United States Patent |
4,894,591 |
Witting |
January 16, 1990 |
Inverted Excitation coil for HID lamps
Abstract
A novel excitation coil for both starting and maintaining a
plasma arc discharge within the envelope of an arc tube in an
electrodeless HID lamp, has first and second solenoidally - wound
coil portions, each having an axis substantially in alignment with
the axis of the other portion. The coil conductor of each portion
may be disposed upon the surface of an imaginary cone having its
vertex situated within the arc tube, or beyond the arc tube and
within the volume of the other coil portion. The ends of each of
the solenoid portions furthest from one another are connected
together, and the remaining closely-positioned coil ends provide a
sufficiently high starting potential, responsive to receiving an
excitation signal, for providing a magnetic field; at any instant
the magnetic field of each of the two portions combines in-phase in
the volume, between the closer ends of both portions, into which
the arc tube is normally inserted.
Inventors: |
Witting; Harald L. (Burnt
Hills, NY) |
Assignee: |
General Electric Company
(Schenectady, NY)
|
Family
ID: |
22906107 |
Appl.
No.: |
07/240,331 |
Filed: |
September 6, 1988 |
Current U.S.
Class: |
315/248;
313/153 |
Current CPC
Class: |
H01J
65/048 (20130101) |
Current International
Class: |
H01J
65/04 (20060101); H05B 041/24 () |
Field of
Search: |
;315/39,111.51,236,248,267,344,357
;313/146,151,152,153,234,574,607 |
References Cited
[Referenced By]
U.S. Patent Documents
Primary Examiner: Mis; David
Attorney, Agent or Firm: Krauss; Geoffrey H. Davis, Jr.;
James C. Snyder; Marvin
Claims
What I claim is:
1. An excitation coil, adaptable for use with an arc tube in an
electrodeless high-intensity-discharge (HID) lamp, comprising:
first and second solenoidal portions of coiled conductor, each with
an axis substantially aligned with the axis of the other portion,
each wound in a common direction to produce, responsive to a signal
current flowing in the same direction through both portions, a
magnetic field adding in-phase to the magnetic field of the other
portion, and each with a first end located nearest to a central
volume in which said arc tube can be positioned and a second end
located further from the other portion than the first end; and
another conductive portion connecting the two second ends to one
another;
the pair of first ends being adapted to receive a radio-frequency
signal of characteristics selected to cause said coil to start and
maintain a plasma arc discharge in said arc tube.

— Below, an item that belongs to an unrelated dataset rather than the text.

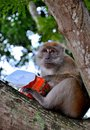 A long tailed macaque monkey on a tree with a box of cup noodles in singapore the macaques pron mé™ëˆké'ë k or Royalty Free Stock Photo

2. The coil of claim 1, wherein the coiled conductor of each coil
portion has a conical-spiral shape, with the first end being a
narrower end and the second end being a wider end.
3. The coil of claim 2, wherein each conical-spiral shape is a
right-angle cone and has substantially the same apex angle as the
other cone.
4. The coil of claim 2, wherein each portion is of truncated
conical shape.
5. The coil of claim 4, wherein the imaginary apex of the truncated
cone is located within the volume enclosed by the other coil
portion.
6. The coil of claim 5, wherein each cone is a right-angle cone and
has substantially the same apex angle as the other cone.
7. The coil of claim 1, wherein the conductor of at least one of
the portions is a ribbon conductor.
8. The coil of claim 1, wherein at least one coil portion further
includes means of maintaining the position of an arc tube locatable
between the coil portions.
9. An electrodeless high-intensity-discharge (HID) lamp,
comprising:
an arc tube containing a substantially gaseous mixture emitting
light responsive to a plasma arc discharge formed therein;
an excitation coil for starting and maintaining the arc discharge
responsive to a signal, said coil comprising first and second
solenoidal portions of coiled conductor, each portion disposed upon
an opposite side of the arc tube from the other portion and each
having an axis substantially aligned with the axis of the other
portion, the conductor of each portion being wound in a common
direction to produce, responsive to a single current flowing in the
same direction through the conductor of both portions, a magnetic
field adding in-phase to the magnetic field of the other portion in
at least a central volume occupied by the arc tube, and each
portion having a first end located nearest to said arc tube and a
second end located further from the other portion than the first
end; and another conductive portion connecting the second ends of
the coil portions to one another; and
means for coupling to the coil portion first ends a radio-frequency
signal of characteristics selected to cause said coil to start and
maintain a plasma arc discharge in said arc tube.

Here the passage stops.